To get more fine-grained control over how the rollback is performed by Helm, the .rollback of the HelmRelease resources offers a couple of additional settings.

spec:
  rollback:
    enable: true
    disableHooks: false
    force: false
    recreate: false
    timeout: 300

The definition of the listed keys is as follows:

  • enable: Enables the performance of a rollback when a release fails.
  • disableHooks (Optional): When set to true, prevent hooks from running during rollback. Defaults to false when omitted.
  • force (Optional): When set to true, force resource update through delete/recreate if needed. Defaults to false when omitted.
  • recreate (Optional): When set to true, performs pods restart for the resource if applicable. Defaults to false when omitted.
  • timeout (Optional): Time to wait for any individual Kubernetes operation during rollback in seconds. Defaults to 300 when omitted.

Warning

When your chart requires a high non-default timeout value it is advised to increase the teriminationGracePeriod on the Helm Operator pod to not end up with a release in a faulty state due to the operator receiving a SIGKILL signal during an upgrade.
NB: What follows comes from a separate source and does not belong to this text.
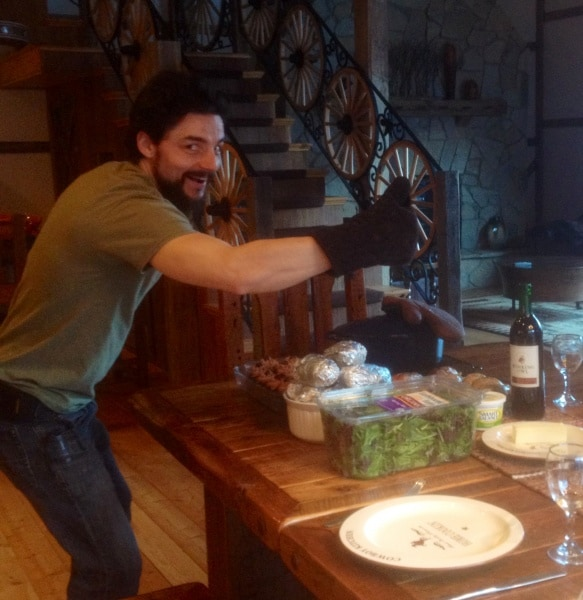 Man giving thumbs up at dinner party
Enabling retries of rolled back releases

Sometimes the cause of an upgrade failure may be transient. To guard yourself against this it is possible to instruct the Helm Operator to retry the upgrade of a rolled back release by setting .rollback.retry to true. This will cause the Helm Operator to retry the upgrade until the .rollback.maxRetries is reached:

spec:
  rollback:
    enable: true
    retry: true
    maxRetries: 5

The definition of the listed keys is as follows:

  • enable: Enables the performance of a rollback when a release fails.
  • retry (Optional): When set to true, retries the upgrade of a failed release until maxRetries is reached. Defaults to false when omitted.
  • maxRetries (Optional): The maximum amount of retries that should be attempted for a rolled back release. Defaults to 5 when omitted, use 0 for an unlimited amount of retries.